The UC – Davis group has also reported that while there is an association between higher patient satisfaction and adherence to preventive care (recommended screenings and immunizations), further analysis reveals that patient satisfaction appears to be more due to patient characteristics than to the health care received. Higher satisfaction is associated with older age, residing in the Northeast or Midwest, having higher health status and higher self-rated health, having private insurance, and identification as a non-Hispanic white. Lower satisfaction is associated with the converse of these variables, as well as having more skepticism about medical care.
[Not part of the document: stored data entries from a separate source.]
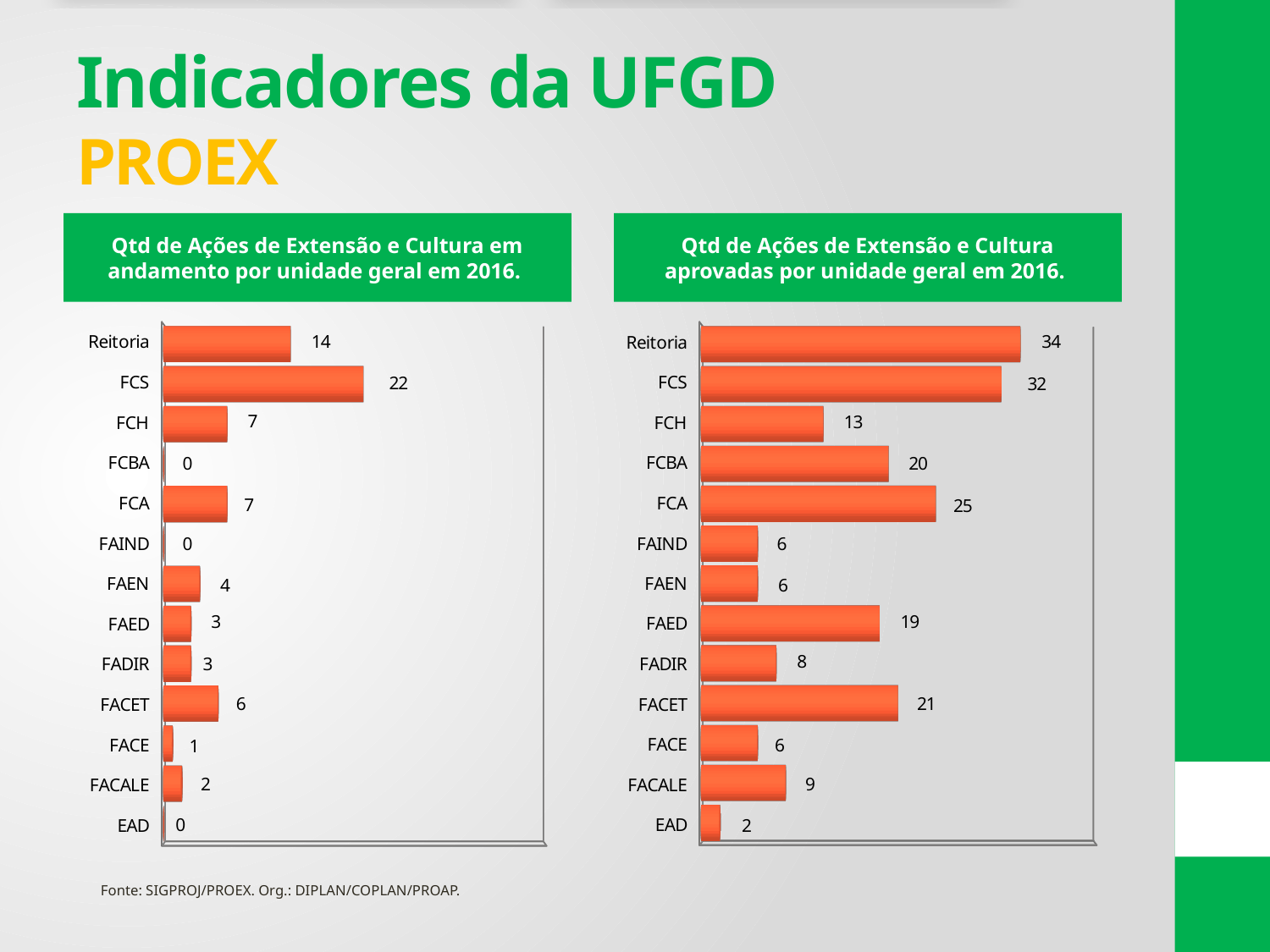
In the left chart (ações em andamento), what is the difference between FCS and Reitoria? 8 In the left chart (ações em andamento), what is the value for FACALE? 2 How many units are listed in the right chart (ações aprovadas)? 13 In the right chart (ações aprovadas), what is the difference between Reitoria and FCS? 2 In the right chart (ações aprovadas), which is larger, FACET or FCBA? FACET In the left chart (ações em andamento), which is larger, FACET or FAEN? FACET In the left chart (ações em andamento), what is the value for FCS? 22 In the right chart (ações aprovadas), which unit has the lowest value? EAD In the left chart (ações em andamento), which unit has the highest value? FCS In the right chart (ações aprovadas), which unit has the highest value? Reitoria In the right chart (ações aprovadas), what is the value for FCA? 25 What kind of chart is the left chart (ações em andamento)? Bar chart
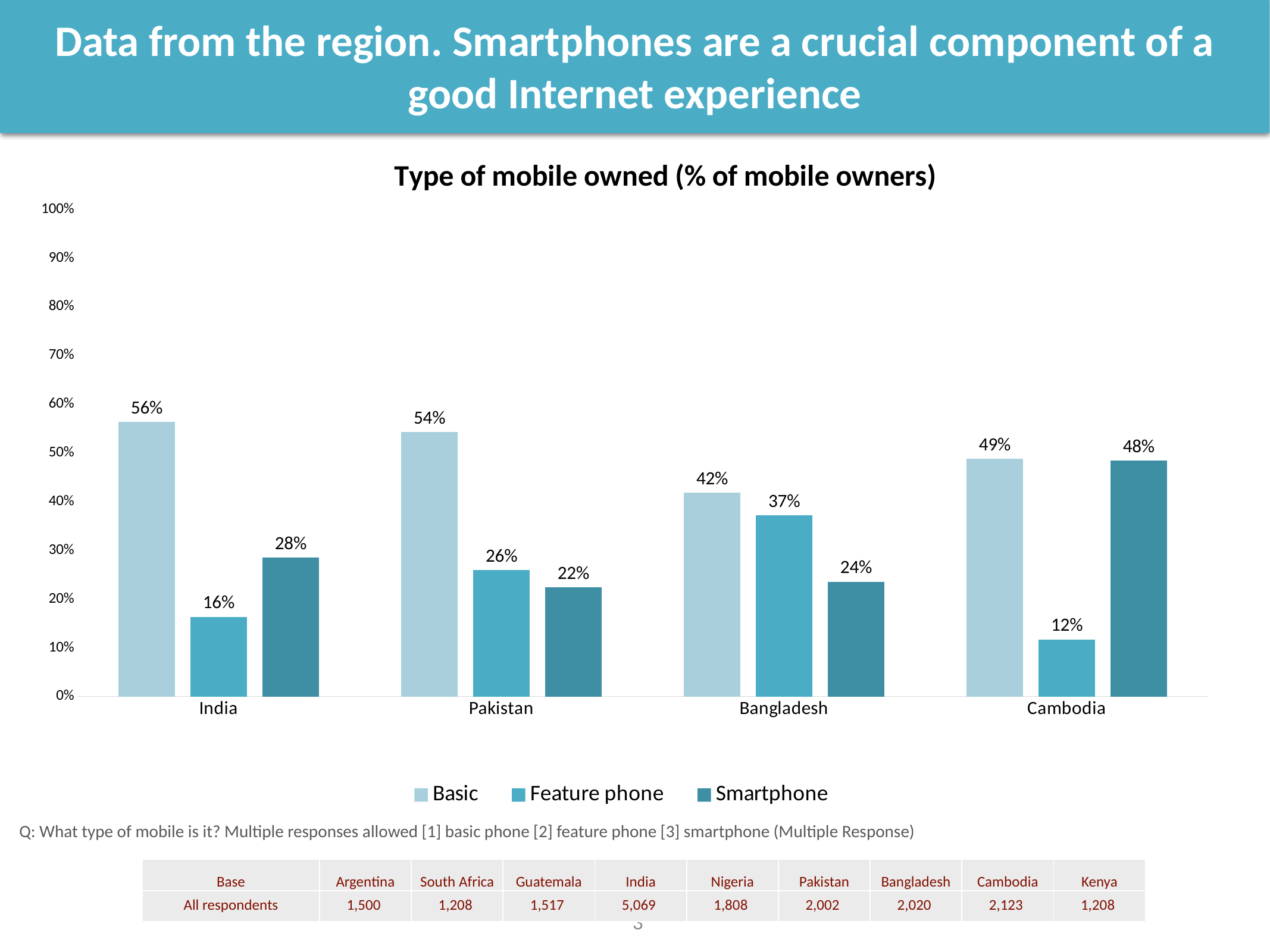
What kind of chart is shown on the slide? Bar chart Which is larger for Pakistan: the Feature phone value or the Smartphone value? Feature phone Which country has the highest Basic value? India What is the Feature phone value for Bangladesh? 37% What is the Basic value for Pakistan? 54% Which country has the lowest Feature phone value? Cambodia What is the title of the chart? Type of mobile owned (% of mobile owners) Which country has the highest Smartphone value? Cambodia What is the difference between the Basic and Smartphone values for India? 28% What is the Smartphone value for Cambodia? 48% How many series does the legend list? 3 How many countries are shown on the x axis of the chart? 4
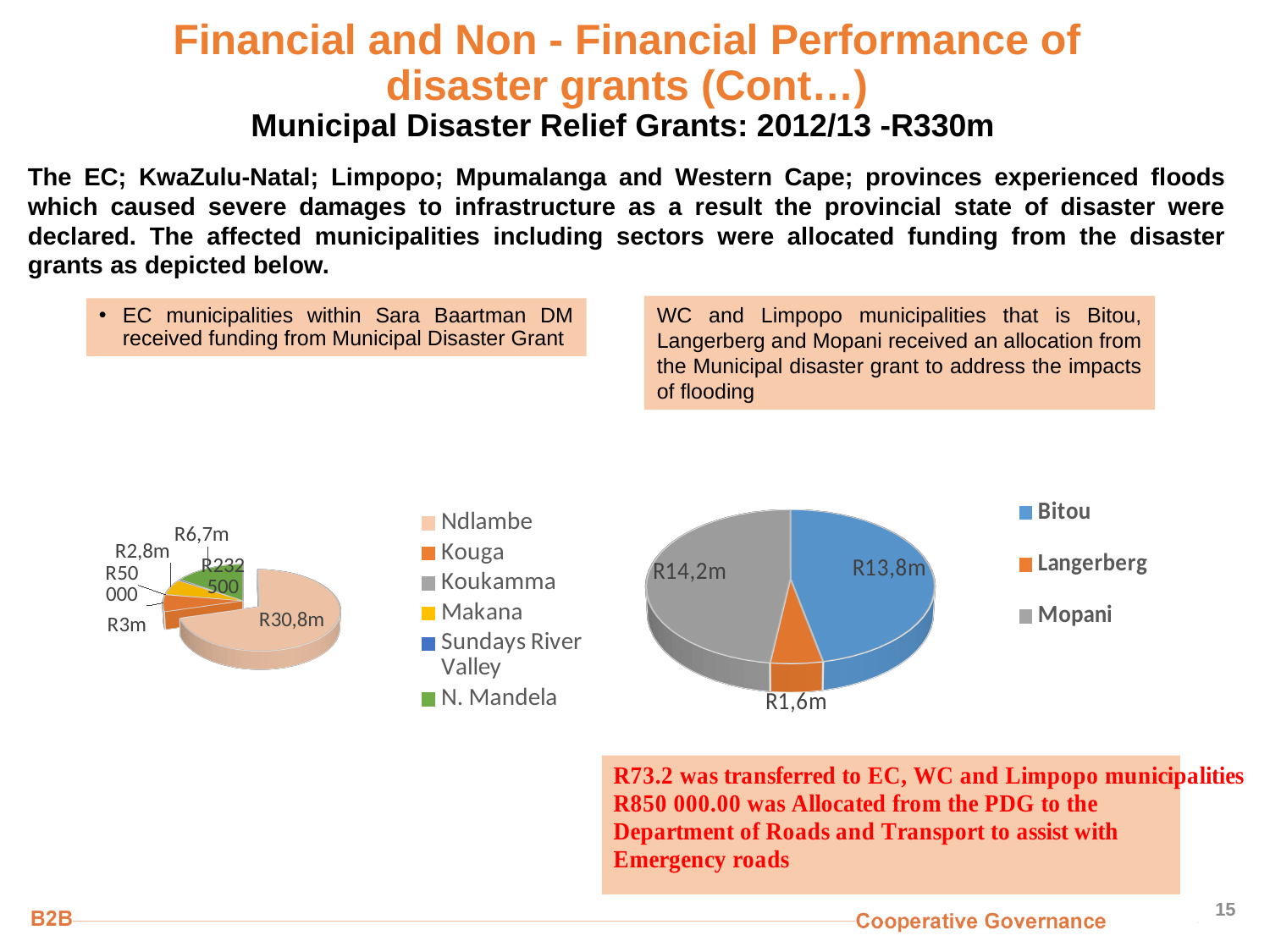
In the right pie chart, what value is shown for Mopani? R14,2m How many municipalities does the legend of the left pie chart list? 6 In the right pie chart, what value is shown for Langerberg? R1,6m In the right pie chart, what is the difference between the values for Bitou and Langerberg? R12,2m How many municipalities does the legend of the right pie chart list? 3 In the right pie chart, which is larger, the value for Bitou or the value for Mopani? Mopani In the right pie chart, which municipality has the largest allocation? Mopani In the right pie chart, which municipality has the smallest allocation? Langerberg In the right pie chart, what value is shown for Bitou? R13,8m In the left pie chart, which municipality has the largest slice? Ndlambe In the left pie chart, what value is shown for Ndlambe? R30,8m What type of chart is the left chart showing the EC municipalities? pie chart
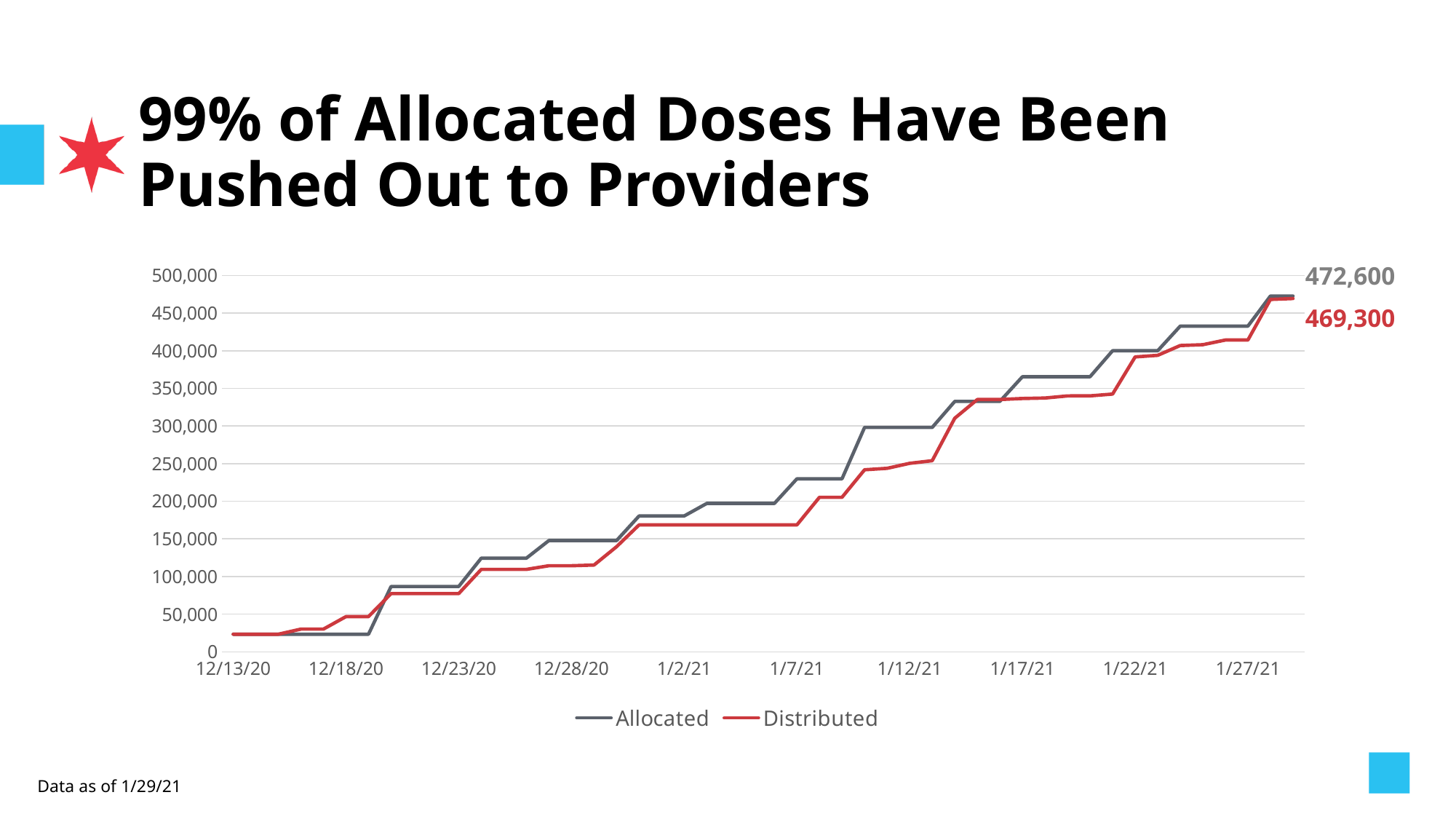
What is the difference between the final Allocated value and the final Distributed value? 3,300 What colour is the line for the Distributed series? Red Which series has the higher final value, Allocated or Distributed? Allocated What is the final value shown for the Allocated series? 472,600 What is the final value shown for the Distributed series? 469,300 Is the Allocated value on 12/23/20 greater or less than 100,000? less Do the values for the Allocated series rise or fall over time along the x axis? Rise What is the title of the slide? 99% of Allocated Doses Have Been Pushed Out to Providers What kind of chart is shown on the slide? Line chart Is the Distributed value on 1/2/21 greater or less than 200,000? less How many series does the legend list? 2 Is the Allocated value on 1/12/21 greater or less than 250,000? greater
While there are critics of the research conducted by this UC-Davis group, there are reasons why higher levels of satisfaction can be associated with poorer outcomes. Patients, and physicians, tend to have a bias toward action rather than watchful waiting. Unfortunately, poor health outcomes can be associated with interventions based on false-positive test results, complications of treatments for conditions that are not life-threatening, or the unnecessary use of antibiotics that increases the development of antibiotic-resistant organisms. For example, while a parent may be more satisfied when a physician prescribes an antibiotic for the child’s upper respiratory ailment, what is overlooked is that the illness likely would have run its course without treatment. And the unnecessary treatment contributes to the problem of antibiotic resistance. It is also noteworthy that even patients who experience adverse outcomes of excessive medical care are generally found to be satisfied. Of course, there are systemic ways in which physicians are rewarded for excess care and penalized if they opt for doing less…because of how they are reimbursed, malpractice liability, ratings of clinical performance, and patient satisfaction.
It is interesting and important to mention that other research has found that patients who take more responsibility for their health tend to be more satisfied. This is an encouraging finding, given that the chronic illnesses which are most responsible for morbidity and mortality in the United States require lifestyle changes for the most effective management.
With respect to patient satisfaction, the adage, “be careful what you wish for,” may be on target. What makes me happy may not make me healthy. I might be happier to have a side of French fries rather than broccoli, but the vegetable is certainly the healthier choice. Physician decisions to not prescribe a medication, order a test, or pursue a procedure contrary to patient preference may not result in higher patient satisfaction, but in the long term may result in better health outcomes.